▶ EXTRACTED ENTRIES:
________

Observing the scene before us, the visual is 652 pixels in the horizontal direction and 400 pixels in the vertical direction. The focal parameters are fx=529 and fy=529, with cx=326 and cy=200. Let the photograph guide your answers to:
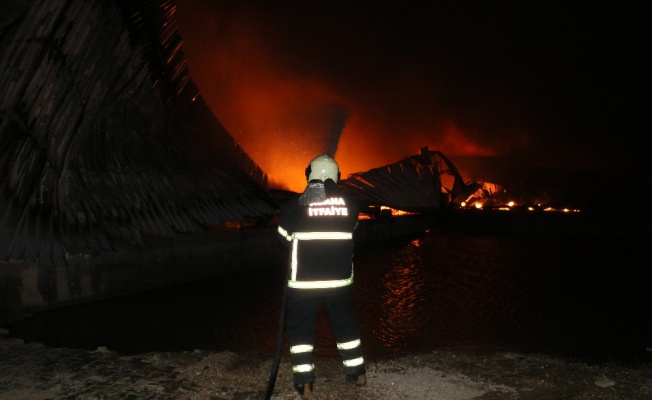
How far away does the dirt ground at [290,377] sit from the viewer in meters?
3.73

________

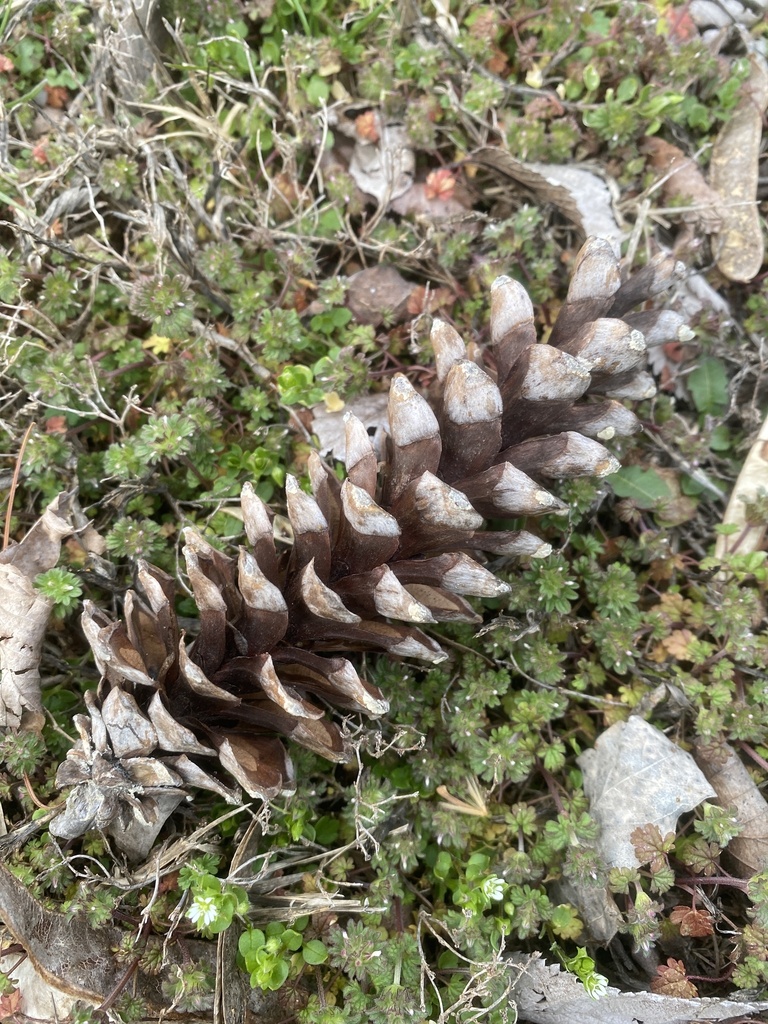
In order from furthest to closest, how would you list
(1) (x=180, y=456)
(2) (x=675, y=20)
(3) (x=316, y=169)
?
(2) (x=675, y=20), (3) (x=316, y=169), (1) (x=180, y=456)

________

▶ GIVEN REQUEST: Show every line of the material above that contains the word "from".

▶ COMPLETE OUTPUT:
How far away does the dirt ground at [290,377] sit from the viewer in meters?
In order from furthest to closest, how would you list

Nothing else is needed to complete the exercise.